- [PROMPT]
Arrange every line of the listing below as a Markdown table with the columns Row and Text, numbering each line and skipping blank ones. Leave the pictures out of the table.

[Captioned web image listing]
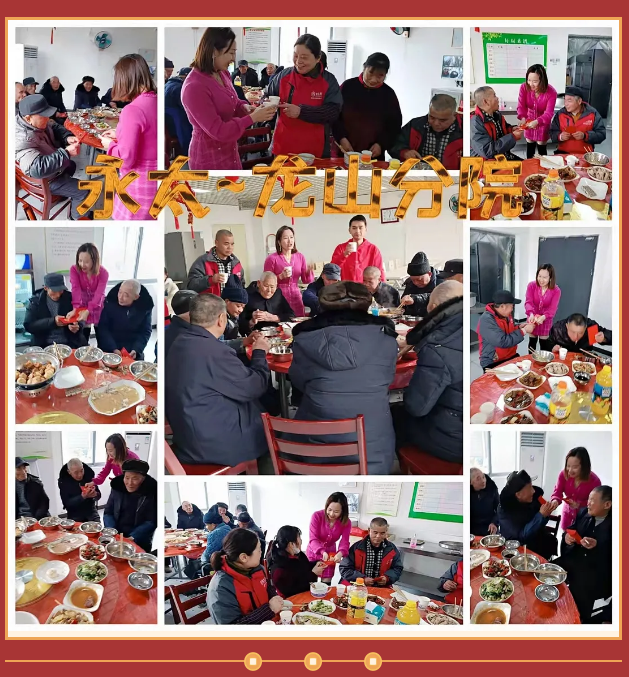 安徽芜湖：敬老爱老孝老！年味之永太过大年，如沐春风，暖意融融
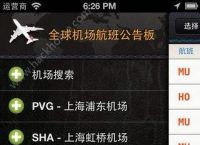 [国外飞机app]国外飞机app苹果手机下载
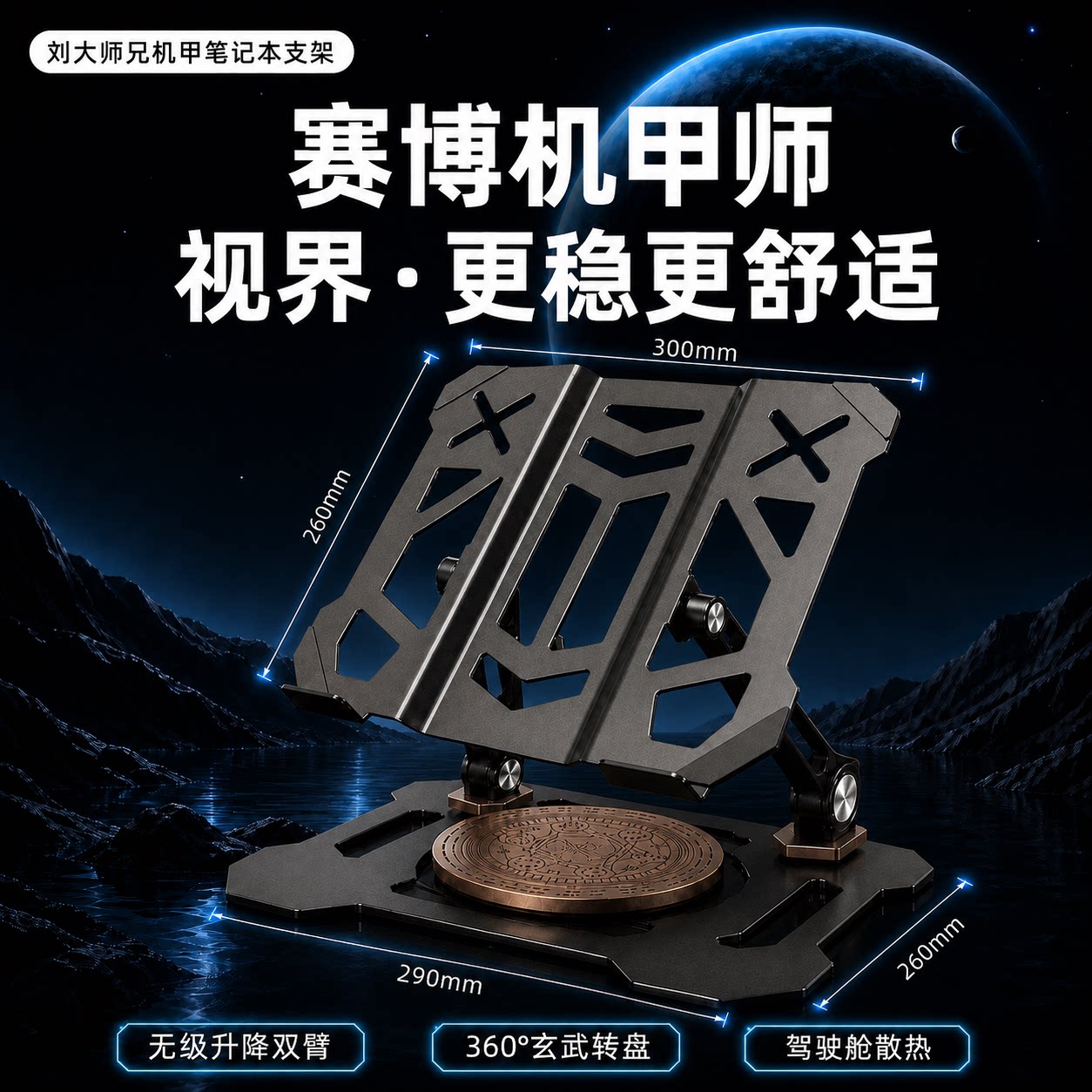 升降增高散热游戏本碳素钢支架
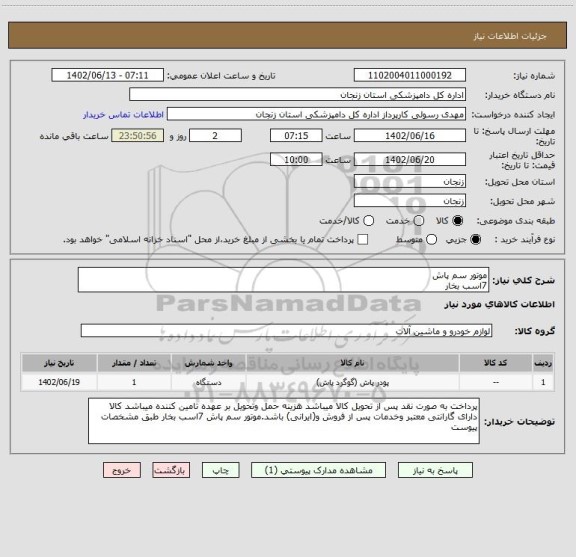 استعلام موتور سم پاش  7اسب بخار، سامانه تدارکات الکترونیکی دولت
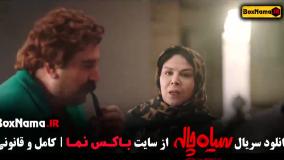 دانلود سریال سیاه چاله قسمت ۱ - ژاله صامتی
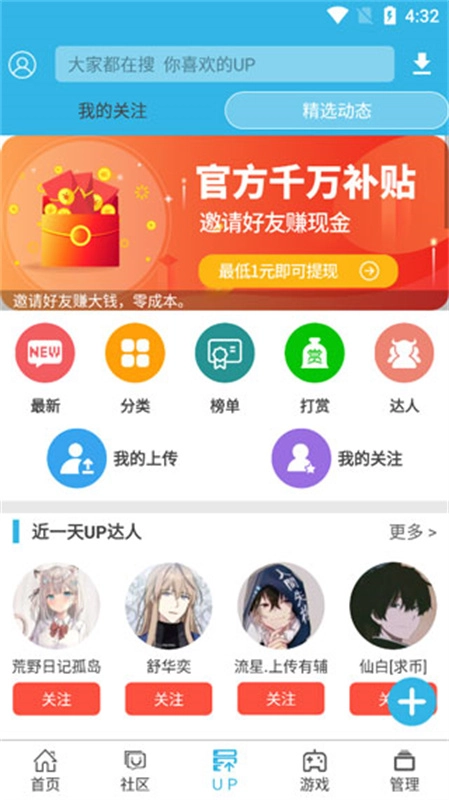 软天空直装版(1)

- [SOLUTION TO THIS PROBLEM]
| Row | Text |
|---|---|
| 1 |  安徽芜湖：敬老爱老孝老！年味之永太过大年，如沐春风，暖意融融 |
| 2 |  [国外飞机app]国外飞机app苹果手机下载 |
| 3 |  升降增高散热游戏本碳素钢支架 |
| 4 |  استعلام موتور سم پاش  7اسب بخار، سامانه تدارکات الکترونیکی دولت |
| 5 |  دانلود سریال سیاه چاله قسمت ۱ - ژاله صامتی |
| 6 |  软天空直装版(1) |